--- Data for processing ---

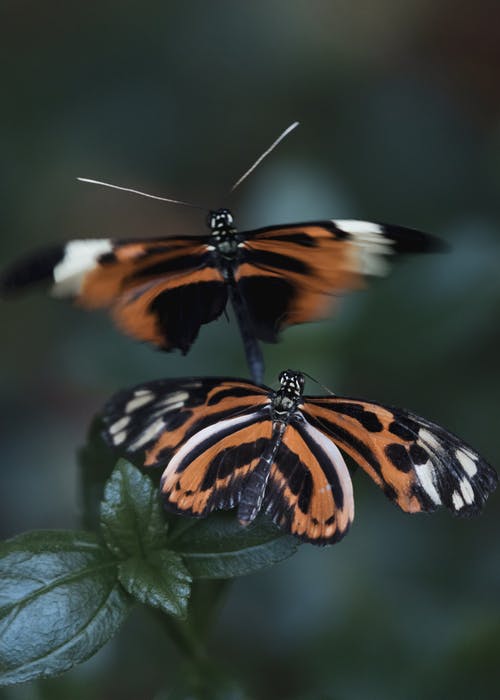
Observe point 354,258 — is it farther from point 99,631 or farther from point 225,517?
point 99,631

---
--- Data for processing ---

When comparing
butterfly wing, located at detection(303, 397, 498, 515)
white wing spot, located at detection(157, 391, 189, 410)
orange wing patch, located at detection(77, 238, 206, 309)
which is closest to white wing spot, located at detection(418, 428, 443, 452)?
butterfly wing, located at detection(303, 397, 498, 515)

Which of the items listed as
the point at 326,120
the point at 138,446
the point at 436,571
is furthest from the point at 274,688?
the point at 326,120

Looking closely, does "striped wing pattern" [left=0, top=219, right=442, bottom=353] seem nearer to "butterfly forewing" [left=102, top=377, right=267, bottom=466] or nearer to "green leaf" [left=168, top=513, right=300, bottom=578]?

---
--- Data for processing ---

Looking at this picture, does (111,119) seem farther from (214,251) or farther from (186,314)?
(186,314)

---

Required task
Report every line of the records above that contains the string "farther", copying each such line in full. Case counts.

Task answer
Observe point 354,258 — is it farther from point 99,631 or farther from point 225,517?
Looking at this picture, does (111,119) seem farther from (214,251) or farther from (186,314)?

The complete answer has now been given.